He seemed to speak with difficulty. “Well, they would have been questioned.”
“In prison?”
“Yes.” He’d taken a toothpick from a cup by the register when we’d walked out, but he wasn’t using it, just turning it over in his hands, pushing the points against his skin. “Some of them…I don’t know. I didn’t see them anymore. Maybe they were suspicious of me, or maybe they…”
He didn’t finish the sentence.
I started the car. As we drove, the vision came to me again, those happy faces bobbing in a candlelit circle in a café, listening to the stranger tell jokes and play his guitar. Slowly disappearing, one by one, like the Cheshire Cat, until even the smiles were gone, leaving just a trace of a glow lingering in the darkness.
I thought of the photographs from the prisons, distress rising in my throat.
“Eventually, I came here,” the stranger continued, as if he felt he had to finish the story now that he had started. “I—I knew the right people. To arrange things so I could leave.” He looked down at his palms. “When I first arrived, I was a student for a while—I went to a university in Virginia with my savings. I had a visa. Then it ran out.” He bent the toothpick until it broke. “I asked for asylum, but somehow, they knew what I had done.”
“Who did?” I forced myself to ask.
“The Americans. The judge. I was told I couldn’t get asylum. There’s a rule, you see. You can’t get it if you’ve done certain things. And they said I’d done one of them, because I’d worked for my government. Because I had,” he drew a breath, “informed on people.”
My stomach cramped. As he spoke, I was overcome by a vision of the day Amos had locked me in the garage. The smell of it, the darkness.

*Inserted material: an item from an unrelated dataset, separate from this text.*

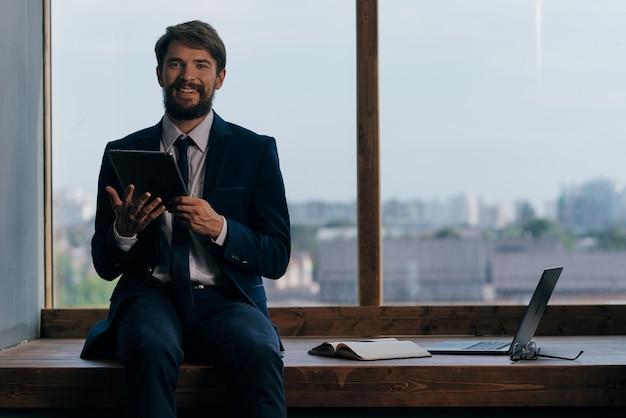 ノートパソコンの通信で窓の近くのスーツを着た男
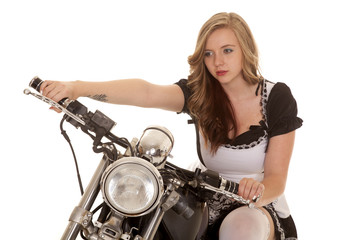 woman black and white dress close on motorcycle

He’d left me in there for three days.
There was no food and no water.
“There’s another rule, however,” the stranger was saying, “that even if you can’t get asylum, you can’t be sent back to a place where you’re going to be—well, if certain things are going to happen to you. But the judge said, ‘You worked for your government. Why would they now hurt you?’” I could hear the disbelief in his voice, as if this exchange had just happened. “He didn’t understand how angry my government would be—will be—when they find out I talked about what I did. What they asked me to do. It makes them look bad.” He gave a short, humorless laugh. “Obviously.”
I saw myself calling out in the dark until my voice was gone, pounding and clawing at the doorknob until my hands were bloodied and my nails torn loose. Finally, I’d curled against the door, noiseless, so thirsty I was sure I would die.

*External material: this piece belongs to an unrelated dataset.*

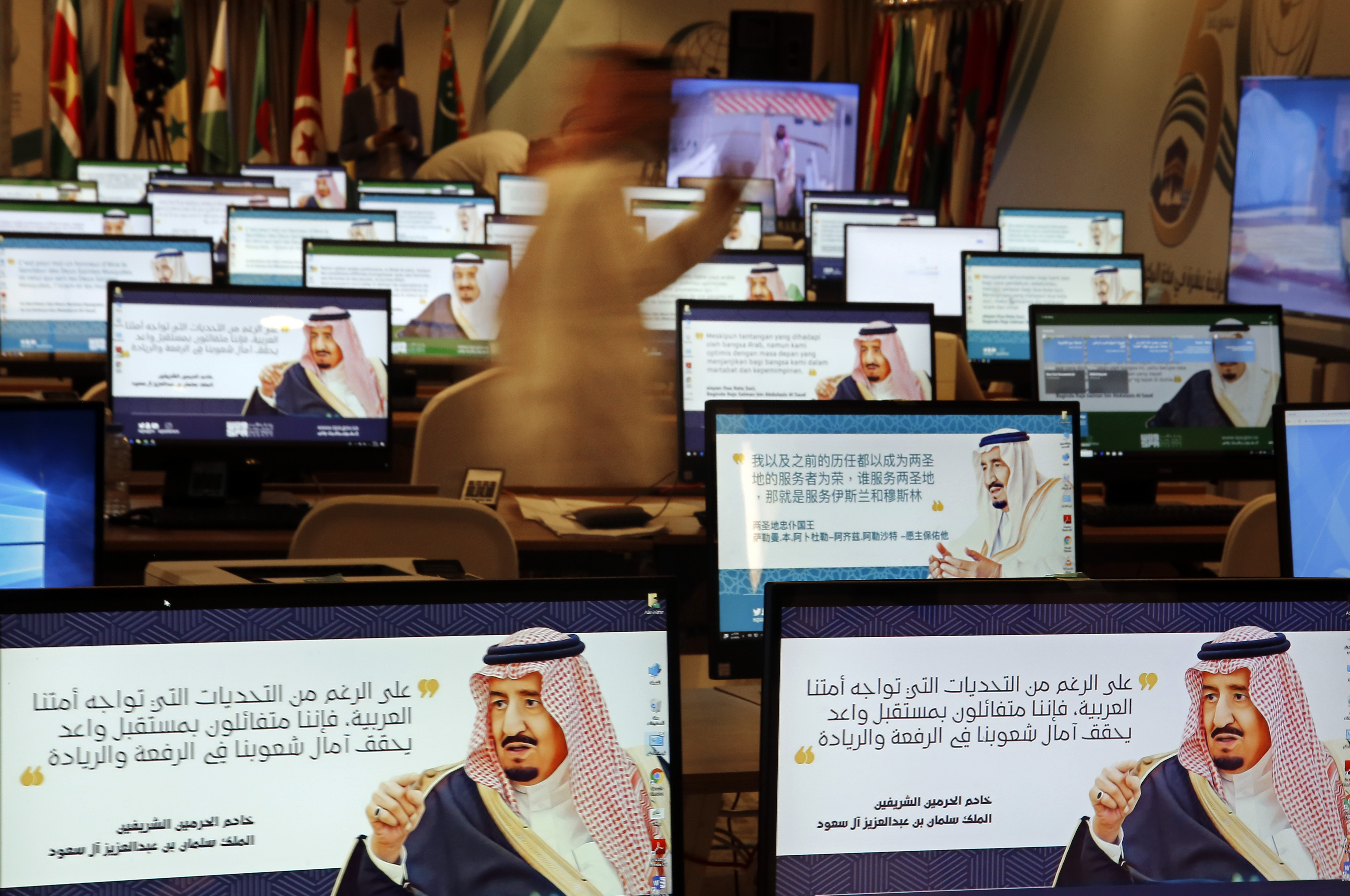 Screensavers showing King Salman are visible on computers at the press center for upcoming summits, in Mecca, Saudi Arabia, May 30, 2019.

There was a cold sweat on my palms, the back of my neck, as I listened to him.
“So you didn’t get asylum,” I said.
“No.”
“And you came up here. Or your friends brought you here.”

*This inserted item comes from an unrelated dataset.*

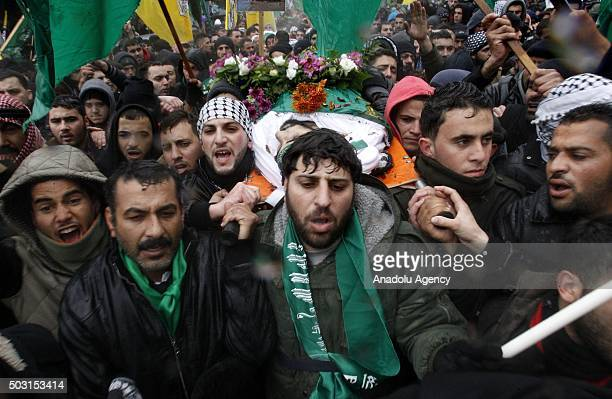 People carry the bodies of 14 Palestinians who have been killed by Israeli soldiers and recently returned back to Palestinian authorities during the...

“Yes,” he said. “Eventually.”
Much of my screaming—more than I cared to remember—had been for my parents. I’d kept picturing them standing in the priest’s driveway. It was clear what had happened: the priest had called them, and then they had called Amos. They must have realized their mistake. They’d seen the way he’d charged into the rectory, the way he’d wrenched me out, taken me away. They would be worried. They would come to the house. They would hear me.
They didn’t.
They were, if anything, even more terrified of him than I was. But with far less reason.
“How many?” I asked as we turned off the highway.
“Pardon me?”
“How many people did you…turn in?”
He turned to me, surprised.
“I don’t know,” he said. A gust of wind blew through the tops of the trees as we passed through Centerville, pelting the car with water. “Maybe a hundred. Maybe more.”
A chill ran through me, a literal feeling of cold making my skin draw toward itself.
“A hundred,” I repeated.
“Maybe. I really don’t know. It was a long time before I could escape.”
“How long?”
For a moment, I thought he wouldn’t answer.
“Five years,” he said quietly.
Turning on my emergency lights, I pulled over onto the shoulder of the road. The tires crushed the leaves and gravel.
The stranger looked at me. I kept my eyes fixed ahead, on the point where the black asphalt merged with the darkness. The emergency lights clicked softly as they blinked.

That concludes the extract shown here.